*** Text segment ***

18 Running Slang Terms and What They Mean

So, you’re new to running, you see a lot of acronyms, a lot of jargon, that’s slang if you’re not familiar with that term, and you’re wondering what the heck do all these things mean? Well, that’s what we’re going to cover today on this episode of Runner’s High.
18 Running Slang Terms and What They Mean


So, you’re new to running, you see a lot of acronyms, a lot of jargon, that’s slang if you’re not familiar with that term, and you’re wondering what the heck do all these things mean? Well, that’s what we’re going to cover today on this episode of Runner’s High.


If you want useful tidbits like what all these jargony slang, running terms mean, as well as how to be a better runner, stick with me here on this channel for more episodes of Runner’s High every Tuesday and Thursday. Hit that subscribe button, you’ll be able to get all of the videos I come out with every single week. Now, I’ve got my trusty laptop here, and we’re going to look through all of these terms. I’ll try to make this quick and succinct, but at the same time, cover a breadth of different terms. So, let’s get started.

Runner’s high, this show is named after. You maybe wondering what the heck is that. This is this chemical reaction that happens in your brain when you run for a certain period of time. Your brain is filled with endocannabinoids, and you get a literal high. So, it used to be thought to be caused by serotonin which just gives you happy feelings, but it’s actually endocannabinoids. Much like THC reacts with our brains and makes us high, our bodies can produce similar compounds, which is why THC reacts with our brains. In any case, runner’s high is an actual kind of high you can get from aerobic exercise. So, running is one of the most common forms of that to make that occur.

***

**Exercise requirements**
[a] Answer these questions from the running slang text.
(i) On which days of the week do new episodes of Runner's High come out?
(ii) What was runner's high once thought to be caused by?
(iii) What compounds does the brain fill with to produce runner's high?
[b] Write the next part of the running slang text, picking up after its last sentence.

*** Record excerpts ***

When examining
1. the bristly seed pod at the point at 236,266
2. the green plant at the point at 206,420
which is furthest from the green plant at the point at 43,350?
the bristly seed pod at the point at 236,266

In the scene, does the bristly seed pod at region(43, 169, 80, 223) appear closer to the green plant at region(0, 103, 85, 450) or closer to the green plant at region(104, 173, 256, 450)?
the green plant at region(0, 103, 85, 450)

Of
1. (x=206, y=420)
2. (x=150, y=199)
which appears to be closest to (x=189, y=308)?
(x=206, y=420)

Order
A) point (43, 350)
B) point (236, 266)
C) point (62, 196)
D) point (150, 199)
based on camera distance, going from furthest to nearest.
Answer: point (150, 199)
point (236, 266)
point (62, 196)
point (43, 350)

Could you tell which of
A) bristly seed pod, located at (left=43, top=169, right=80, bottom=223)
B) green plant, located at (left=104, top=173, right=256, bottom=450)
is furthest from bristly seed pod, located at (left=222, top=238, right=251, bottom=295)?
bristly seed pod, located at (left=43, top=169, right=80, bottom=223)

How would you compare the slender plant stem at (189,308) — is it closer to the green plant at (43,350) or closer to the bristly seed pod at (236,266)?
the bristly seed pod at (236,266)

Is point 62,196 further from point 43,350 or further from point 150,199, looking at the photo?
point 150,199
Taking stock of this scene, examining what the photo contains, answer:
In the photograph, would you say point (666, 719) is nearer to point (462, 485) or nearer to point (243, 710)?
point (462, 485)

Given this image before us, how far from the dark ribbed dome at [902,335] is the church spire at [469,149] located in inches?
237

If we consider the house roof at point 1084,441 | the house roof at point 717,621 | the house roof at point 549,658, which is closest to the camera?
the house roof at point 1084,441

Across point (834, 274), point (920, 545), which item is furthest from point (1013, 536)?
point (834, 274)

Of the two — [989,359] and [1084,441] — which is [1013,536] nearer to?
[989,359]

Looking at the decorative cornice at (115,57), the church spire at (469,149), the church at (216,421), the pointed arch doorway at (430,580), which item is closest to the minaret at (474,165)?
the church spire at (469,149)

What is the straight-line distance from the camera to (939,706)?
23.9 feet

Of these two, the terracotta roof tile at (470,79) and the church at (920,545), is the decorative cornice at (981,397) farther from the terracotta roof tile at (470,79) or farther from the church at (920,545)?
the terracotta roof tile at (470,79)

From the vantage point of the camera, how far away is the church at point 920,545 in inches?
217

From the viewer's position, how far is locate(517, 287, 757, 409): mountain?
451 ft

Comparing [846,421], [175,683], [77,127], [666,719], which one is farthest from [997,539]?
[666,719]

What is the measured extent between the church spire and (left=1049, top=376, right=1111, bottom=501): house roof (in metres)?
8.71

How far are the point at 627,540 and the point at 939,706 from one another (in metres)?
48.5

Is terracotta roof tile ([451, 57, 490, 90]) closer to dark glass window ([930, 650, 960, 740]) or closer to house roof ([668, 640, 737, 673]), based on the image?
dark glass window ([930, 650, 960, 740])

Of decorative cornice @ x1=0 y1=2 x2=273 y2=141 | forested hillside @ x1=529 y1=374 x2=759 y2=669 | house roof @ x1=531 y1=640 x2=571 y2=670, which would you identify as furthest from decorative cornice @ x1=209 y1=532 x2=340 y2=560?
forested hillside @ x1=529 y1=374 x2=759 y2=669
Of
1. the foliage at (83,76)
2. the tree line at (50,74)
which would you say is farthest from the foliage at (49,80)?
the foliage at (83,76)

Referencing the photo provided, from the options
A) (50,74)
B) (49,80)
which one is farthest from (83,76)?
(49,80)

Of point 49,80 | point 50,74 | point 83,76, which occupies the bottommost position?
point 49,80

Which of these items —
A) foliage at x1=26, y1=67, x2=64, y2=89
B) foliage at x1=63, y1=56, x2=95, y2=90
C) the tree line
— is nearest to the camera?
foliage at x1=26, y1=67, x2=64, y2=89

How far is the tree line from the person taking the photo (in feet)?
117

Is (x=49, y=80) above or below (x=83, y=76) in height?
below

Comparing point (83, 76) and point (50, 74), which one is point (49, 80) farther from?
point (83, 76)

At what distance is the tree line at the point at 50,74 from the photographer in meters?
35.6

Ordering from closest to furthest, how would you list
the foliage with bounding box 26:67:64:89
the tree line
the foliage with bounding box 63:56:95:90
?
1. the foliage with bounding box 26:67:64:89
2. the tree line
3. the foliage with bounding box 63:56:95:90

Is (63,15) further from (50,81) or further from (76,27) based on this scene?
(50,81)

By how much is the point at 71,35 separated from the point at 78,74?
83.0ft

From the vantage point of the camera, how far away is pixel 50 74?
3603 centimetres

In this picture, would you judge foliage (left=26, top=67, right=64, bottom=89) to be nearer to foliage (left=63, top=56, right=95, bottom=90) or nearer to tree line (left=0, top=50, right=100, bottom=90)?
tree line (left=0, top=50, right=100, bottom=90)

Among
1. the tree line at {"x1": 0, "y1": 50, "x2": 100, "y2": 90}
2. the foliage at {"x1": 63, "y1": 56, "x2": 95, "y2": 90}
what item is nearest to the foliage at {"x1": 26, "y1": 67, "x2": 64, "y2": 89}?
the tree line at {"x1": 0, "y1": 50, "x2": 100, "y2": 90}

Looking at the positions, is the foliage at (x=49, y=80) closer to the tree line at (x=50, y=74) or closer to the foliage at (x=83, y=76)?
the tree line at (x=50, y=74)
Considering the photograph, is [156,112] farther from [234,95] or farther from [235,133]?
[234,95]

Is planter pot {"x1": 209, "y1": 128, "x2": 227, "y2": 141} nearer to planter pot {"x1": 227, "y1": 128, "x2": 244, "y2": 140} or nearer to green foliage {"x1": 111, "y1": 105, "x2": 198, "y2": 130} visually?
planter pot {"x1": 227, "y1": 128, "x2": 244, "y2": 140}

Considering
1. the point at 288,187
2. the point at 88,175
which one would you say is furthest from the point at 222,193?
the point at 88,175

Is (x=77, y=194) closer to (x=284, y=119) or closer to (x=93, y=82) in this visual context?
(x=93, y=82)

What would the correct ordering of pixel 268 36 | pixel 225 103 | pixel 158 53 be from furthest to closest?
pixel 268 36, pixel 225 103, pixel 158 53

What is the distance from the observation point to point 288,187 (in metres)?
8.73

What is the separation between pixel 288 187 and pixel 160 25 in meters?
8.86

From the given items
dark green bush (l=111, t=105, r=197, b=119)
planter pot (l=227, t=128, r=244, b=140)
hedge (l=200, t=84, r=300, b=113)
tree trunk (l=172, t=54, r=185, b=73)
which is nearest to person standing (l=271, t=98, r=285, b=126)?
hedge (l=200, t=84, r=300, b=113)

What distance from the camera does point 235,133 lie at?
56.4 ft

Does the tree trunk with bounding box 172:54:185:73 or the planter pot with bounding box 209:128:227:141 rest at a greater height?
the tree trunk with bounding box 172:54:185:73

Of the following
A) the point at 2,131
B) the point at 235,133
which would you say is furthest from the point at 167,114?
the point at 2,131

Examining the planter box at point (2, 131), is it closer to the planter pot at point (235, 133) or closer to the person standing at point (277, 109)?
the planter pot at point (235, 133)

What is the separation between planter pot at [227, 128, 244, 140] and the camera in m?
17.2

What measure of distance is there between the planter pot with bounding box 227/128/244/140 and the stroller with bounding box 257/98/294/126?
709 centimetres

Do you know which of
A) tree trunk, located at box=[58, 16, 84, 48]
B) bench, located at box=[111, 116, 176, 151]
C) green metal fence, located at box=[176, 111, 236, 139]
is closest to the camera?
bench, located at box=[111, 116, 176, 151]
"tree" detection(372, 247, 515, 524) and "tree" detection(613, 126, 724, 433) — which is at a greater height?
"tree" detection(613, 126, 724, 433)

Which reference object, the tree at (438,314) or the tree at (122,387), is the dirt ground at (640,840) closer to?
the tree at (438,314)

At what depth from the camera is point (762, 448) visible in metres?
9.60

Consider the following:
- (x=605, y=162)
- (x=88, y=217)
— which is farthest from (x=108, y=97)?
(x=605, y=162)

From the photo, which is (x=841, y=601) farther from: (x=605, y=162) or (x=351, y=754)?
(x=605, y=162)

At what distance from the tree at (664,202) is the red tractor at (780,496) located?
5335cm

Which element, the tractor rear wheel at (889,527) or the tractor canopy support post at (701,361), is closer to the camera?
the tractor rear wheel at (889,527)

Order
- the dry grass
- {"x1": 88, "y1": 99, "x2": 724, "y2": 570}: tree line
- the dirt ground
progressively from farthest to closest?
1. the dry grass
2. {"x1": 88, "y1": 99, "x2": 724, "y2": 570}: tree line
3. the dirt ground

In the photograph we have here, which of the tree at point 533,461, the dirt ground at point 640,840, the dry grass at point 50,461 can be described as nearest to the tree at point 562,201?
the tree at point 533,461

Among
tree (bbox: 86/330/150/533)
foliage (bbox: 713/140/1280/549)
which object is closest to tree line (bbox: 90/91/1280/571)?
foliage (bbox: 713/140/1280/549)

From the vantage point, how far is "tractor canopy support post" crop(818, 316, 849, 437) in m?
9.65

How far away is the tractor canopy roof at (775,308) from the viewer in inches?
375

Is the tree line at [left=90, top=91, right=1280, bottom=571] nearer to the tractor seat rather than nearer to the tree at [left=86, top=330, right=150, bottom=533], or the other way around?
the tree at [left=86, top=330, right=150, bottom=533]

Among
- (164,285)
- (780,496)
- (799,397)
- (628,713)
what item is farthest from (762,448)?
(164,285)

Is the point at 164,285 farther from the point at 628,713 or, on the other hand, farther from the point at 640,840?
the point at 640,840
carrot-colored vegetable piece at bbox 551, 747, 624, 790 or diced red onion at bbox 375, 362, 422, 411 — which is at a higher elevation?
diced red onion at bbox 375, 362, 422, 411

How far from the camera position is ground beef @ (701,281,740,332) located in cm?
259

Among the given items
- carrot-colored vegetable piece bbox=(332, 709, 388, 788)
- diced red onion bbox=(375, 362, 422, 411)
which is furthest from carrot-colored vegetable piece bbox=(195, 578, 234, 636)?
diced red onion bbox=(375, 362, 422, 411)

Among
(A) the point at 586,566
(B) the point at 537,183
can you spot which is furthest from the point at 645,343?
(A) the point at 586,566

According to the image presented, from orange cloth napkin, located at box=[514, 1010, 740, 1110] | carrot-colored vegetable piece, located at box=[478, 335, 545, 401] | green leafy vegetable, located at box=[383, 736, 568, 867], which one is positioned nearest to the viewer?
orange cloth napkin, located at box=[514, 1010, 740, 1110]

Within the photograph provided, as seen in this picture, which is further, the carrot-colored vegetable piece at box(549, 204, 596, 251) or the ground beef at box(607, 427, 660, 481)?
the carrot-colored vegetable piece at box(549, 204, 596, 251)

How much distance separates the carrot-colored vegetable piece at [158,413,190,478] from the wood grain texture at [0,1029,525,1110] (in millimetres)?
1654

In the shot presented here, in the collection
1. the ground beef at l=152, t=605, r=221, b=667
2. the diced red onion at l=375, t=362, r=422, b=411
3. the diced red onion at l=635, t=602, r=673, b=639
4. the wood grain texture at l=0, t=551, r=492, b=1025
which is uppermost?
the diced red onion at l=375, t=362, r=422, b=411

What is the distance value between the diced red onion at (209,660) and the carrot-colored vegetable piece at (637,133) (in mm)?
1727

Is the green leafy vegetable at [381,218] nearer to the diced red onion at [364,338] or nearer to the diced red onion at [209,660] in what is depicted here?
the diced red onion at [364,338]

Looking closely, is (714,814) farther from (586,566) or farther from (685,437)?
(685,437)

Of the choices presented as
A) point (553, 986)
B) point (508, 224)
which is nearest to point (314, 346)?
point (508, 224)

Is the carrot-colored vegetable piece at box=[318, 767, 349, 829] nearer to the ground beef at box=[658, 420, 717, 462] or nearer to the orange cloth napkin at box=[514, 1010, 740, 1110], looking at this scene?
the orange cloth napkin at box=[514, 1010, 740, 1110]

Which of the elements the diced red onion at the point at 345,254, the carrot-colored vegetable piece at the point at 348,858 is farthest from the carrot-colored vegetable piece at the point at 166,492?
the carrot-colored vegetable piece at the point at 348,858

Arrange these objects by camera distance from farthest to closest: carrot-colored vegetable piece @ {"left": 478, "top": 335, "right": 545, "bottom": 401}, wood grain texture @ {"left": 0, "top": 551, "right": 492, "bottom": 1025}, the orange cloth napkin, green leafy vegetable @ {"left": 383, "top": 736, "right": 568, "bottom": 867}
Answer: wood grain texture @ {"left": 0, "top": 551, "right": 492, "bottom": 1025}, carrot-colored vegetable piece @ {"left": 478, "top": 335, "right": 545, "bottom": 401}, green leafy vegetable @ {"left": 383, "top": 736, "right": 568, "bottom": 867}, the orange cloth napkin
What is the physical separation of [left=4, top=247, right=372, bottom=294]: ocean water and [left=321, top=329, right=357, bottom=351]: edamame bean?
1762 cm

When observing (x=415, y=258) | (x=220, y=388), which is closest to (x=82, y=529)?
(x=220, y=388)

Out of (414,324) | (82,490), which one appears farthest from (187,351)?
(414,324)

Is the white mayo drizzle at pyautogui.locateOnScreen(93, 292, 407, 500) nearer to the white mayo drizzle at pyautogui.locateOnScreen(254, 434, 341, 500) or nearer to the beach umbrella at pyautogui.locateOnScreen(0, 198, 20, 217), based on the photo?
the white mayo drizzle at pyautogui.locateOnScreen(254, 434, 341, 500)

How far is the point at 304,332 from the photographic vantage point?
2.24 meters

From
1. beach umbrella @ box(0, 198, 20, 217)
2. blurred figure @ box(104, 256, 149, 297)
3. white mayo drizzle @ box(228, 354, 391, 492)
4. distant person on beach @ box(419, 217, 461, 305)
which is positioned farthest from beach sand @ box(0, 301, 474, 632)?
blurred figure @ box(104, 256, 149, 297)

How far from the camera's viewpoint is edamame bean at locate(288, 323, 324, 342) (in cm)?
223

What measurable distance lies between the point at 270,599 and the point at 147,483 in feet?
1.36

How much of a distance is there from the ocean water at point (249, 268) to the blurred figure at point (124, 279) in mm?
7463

***

**Responses by task**
[a]
(i) Tuesday and Thursday
(ii) Serotonin
(iii) Endocannabinoids

[b]
Fartlek. Fartlek is Swedish for speed play. And it is a run where you’re going to change the speeds. I often prescribe things like a 30-60-90, which is a long run where you’re going out. And for some period of the run, you’re going to go 30 seconds hard, 30 seconds easy, 60 seconds hard, 60 seconds easy, 90 seconds hard, and then three minutes easy and repeat that a number of times. So, you might be out for like a seven mile run, and then do that three times in the middle of that run. It’s not going to take up your entire run. But fartlek is Swedish for speed plays. So, it just means changing your speed, you can do that however you like.

Splits and repeats. These go together. So, repeat is just an interval that you’re doing over and over again. So, an interval, you’re going down a rabbit hole now. An interval is a set of a certain distance and speed you’re going to run. And so I liked 1,000 meter repeats. So, 1,000 meters is the interval, and then we would have a particular time, in my case, I started out running at 520 pace, which is 320, I think, for 1,000 meters.

That’s off the top of my head so if I’m wrong, I’m sorry. So, you have 1,000 meters, and you do repeat. So, you have 1,000 meters, you run that, you break for 90 seconds, and then you would repeat it for a certain number of times for -- Working on 5K in college, we would start with five, work up to eight to 10 over the season. That’s repeat.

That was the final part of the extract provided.